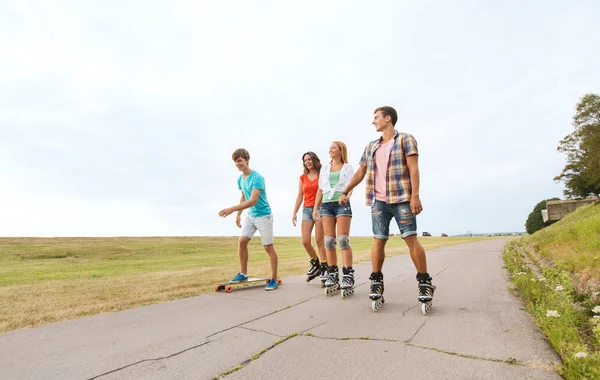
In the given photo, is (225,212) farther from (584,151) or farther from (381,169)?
(584,151)

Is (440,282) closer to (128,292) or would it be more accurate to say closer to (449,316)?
(449,316)

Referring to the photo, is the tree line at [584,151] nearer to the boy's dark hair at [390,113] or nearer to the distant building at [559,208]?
the distant building at [559,208]

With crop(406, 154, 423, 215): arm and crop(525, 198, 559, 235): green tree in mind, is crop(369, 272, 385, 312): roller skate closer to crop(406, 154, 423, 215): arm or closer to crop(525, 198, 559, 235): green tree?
crop(406, 154, 423, 215): arm

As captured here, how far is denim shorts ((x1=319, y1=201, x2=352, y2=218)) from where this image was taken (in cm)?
537

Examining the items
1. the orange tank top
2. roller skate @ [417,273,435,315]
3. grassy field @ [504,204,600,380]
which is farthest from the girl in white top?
grassy field @ [504,204,600,380]

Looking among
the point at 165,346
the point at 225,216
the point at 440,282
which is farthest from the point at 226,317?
the point at 440,282

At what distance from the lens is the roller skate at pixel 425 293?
3.67 m

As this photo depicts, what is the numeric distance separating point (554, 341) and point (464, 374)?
3.16 ft

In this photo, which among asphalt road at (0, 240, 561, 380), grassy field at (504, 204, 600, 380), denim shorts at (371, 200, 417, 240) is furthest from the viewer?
denim shorts at (371, 200, 417, 240)

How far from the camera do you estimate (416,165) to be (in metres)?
3.97

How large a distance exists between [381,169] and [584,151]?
44258 millimetres

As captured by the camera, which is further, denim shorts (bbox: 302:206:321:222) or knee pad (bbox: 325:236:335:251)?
denim shorts (bbox: 302:206:321:222)

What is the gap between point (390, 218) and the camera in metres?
4.28

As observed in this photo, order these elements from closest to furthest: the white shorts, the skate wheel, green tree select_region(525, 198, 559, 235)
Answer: the skate wheel
the white shorts
green tree select_region(525, 198, 559, 235)
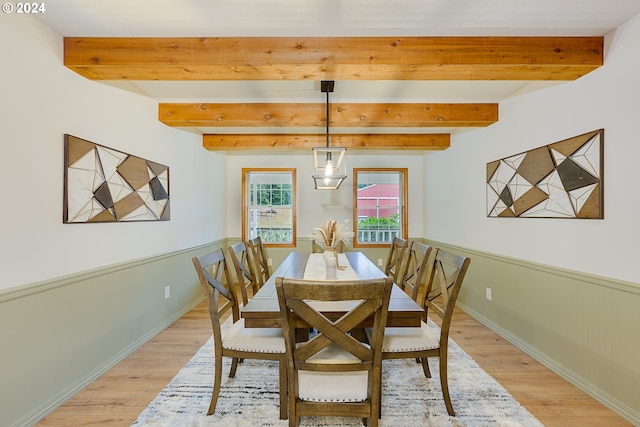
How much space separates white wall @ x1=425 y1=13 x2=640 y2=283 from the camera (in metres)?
1.82

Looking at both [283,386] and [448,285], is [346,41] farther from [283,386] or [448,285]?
[283,386]

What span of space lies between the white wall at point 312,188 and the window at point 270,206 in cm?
14

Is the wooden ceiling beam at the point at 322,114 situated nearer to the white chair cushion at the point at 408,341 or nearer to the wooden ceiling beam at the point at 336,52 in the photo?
the wooden ceiling beam at the point at 336,52

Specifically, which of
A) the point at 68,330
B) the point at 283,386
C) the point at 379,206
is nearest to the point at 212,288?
the point at 283,386

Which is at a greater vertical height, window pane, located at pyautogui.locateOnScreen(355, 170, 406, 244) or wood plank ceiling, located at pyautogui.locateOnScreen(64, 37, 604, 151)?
wood plank ceiling, located at pyautogui.locateOnScreen(64, 37, 604, 151)

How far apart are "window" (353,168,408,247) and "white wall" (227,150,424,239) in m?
0.12

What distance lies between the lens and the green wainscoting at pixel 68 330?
5.43 ft

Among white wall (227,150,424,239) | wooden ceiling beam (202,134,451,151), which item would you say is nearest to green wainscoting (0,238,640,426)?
wooden ceiling beam (202,134,451,151)

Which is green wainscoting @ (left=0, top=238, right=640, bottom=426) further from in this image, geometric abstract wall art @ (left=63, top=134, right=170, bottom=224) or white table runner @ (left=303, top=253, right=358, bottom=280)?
white table runner @ (left=303, top=253, right=358, bottom=280)

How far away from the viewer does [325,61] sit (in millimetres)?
1986

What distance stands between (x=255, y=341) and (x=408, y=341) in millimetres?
928

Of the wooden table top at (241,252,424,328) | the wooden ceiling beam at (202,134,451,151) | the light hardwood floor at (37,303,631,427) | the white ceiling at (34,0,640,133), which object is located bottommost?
the light hardwood floor at (37,303,631,427)

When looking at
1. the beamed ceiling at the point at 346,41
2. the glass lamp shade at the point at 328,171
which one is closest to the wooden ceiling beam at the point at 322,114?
the glass lamp shade at the point at 328,171

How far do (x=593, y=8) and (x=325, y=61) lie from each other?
61.7 inches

**To do**
Rewrite the items from the line containing "How far do (x=593, y=8)" through the end of the items as a two-column CSV with the headers item_text and answer. Give one row per item, put each field in double quotes, and replace any line breaks with spaces.

**Solution to this exercise**
item_text,answer
"How far do (x=593, y=8) and (x=325, y=61) lie from each other?","61.7 inches"